The union, for its part, has said the idea isn’t acceptable but that members are exploring “the possibility of giving a little to get a lot back — with strong contractual guarantees.”
And it isn’t just teachers who are worried about this. Principals’ salaries rise and fall with those of teachers, so they and other educators would take the hit, too.
Teachers are especially riled about this idea because the average teacher salary in the school district last year was $64,318 — lower than many nearby districts like Sweetwater ($72,682), San Dieguito ($75,272) and La Mesa-Spring Valley ($72,019), according to an analysis by the Sacramento Bee. The California average is $66,995.

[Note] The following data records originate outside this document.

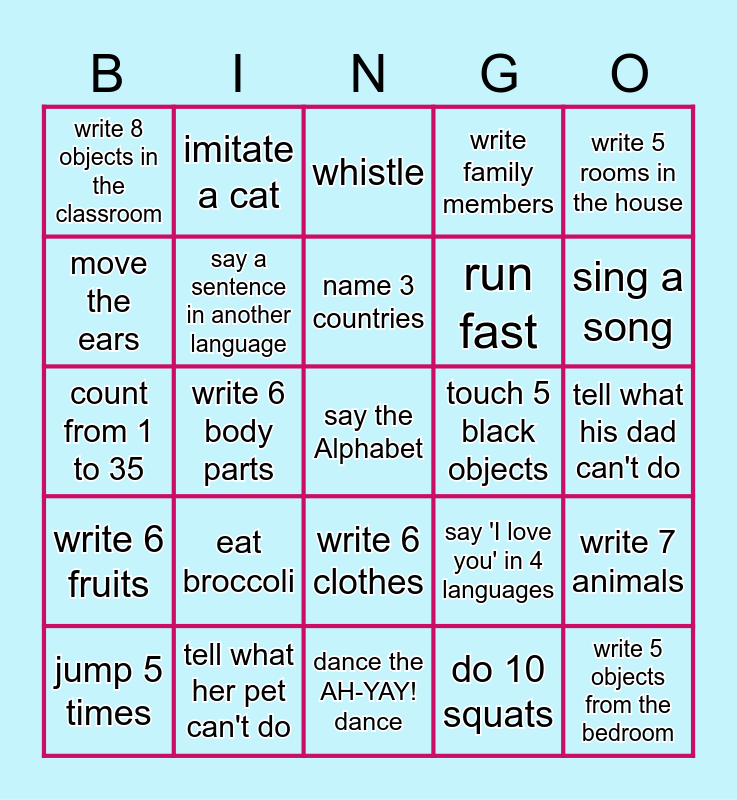 | B | I | N | G | O |
|---|---|---|---|---|
| write 8 objects in the classroom | imitate a cat | whistle | write family members | write 5 rooms in the house |
| move the ears | say a sentence in another language | name 3 countries | run fast | sing a song |
| count from 1 to 35 | write 6 body parts | say the Alphabet | touch 5 black objects | tell what his dad can't do |
| write 6 fruits | eat broccoli | write 6 clothes | say 'I love you' in 4 languages | write 7 animals |
| jump 5 times | tell what her pet can't do | dance the AH-YAY! dance | do 10 squats | write 5 objects from the bedroom |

There’s another factor to look at, though, when it comes to salaries and spending. While teacher salaries are low, San Diego Unified has historically been more heavily staffed with teachers than other school districts. I ran the numbers for last year: There were roughly 18 students per San Diego Unified teacher, compared to roughly 23 students per teacher in the Sweetwater or San Dieguito school districts.
That low student-to-teacher ratio may make you scratch your head, especially when you see class sizes in many schools. But “teachers” also includes people who are teachers but not necessarily tasked with their own classroom, like the resource teachers who help struggling teachers. Those same jobs may be performed by workers who aren’t teachers in other school districts, which complicates any comparison.
Does that pattern of keeping more teachers — but at lower pay — hold for this year? I’m getting some numbers to check. The teachers union is expected to respond to the pay proposal this week.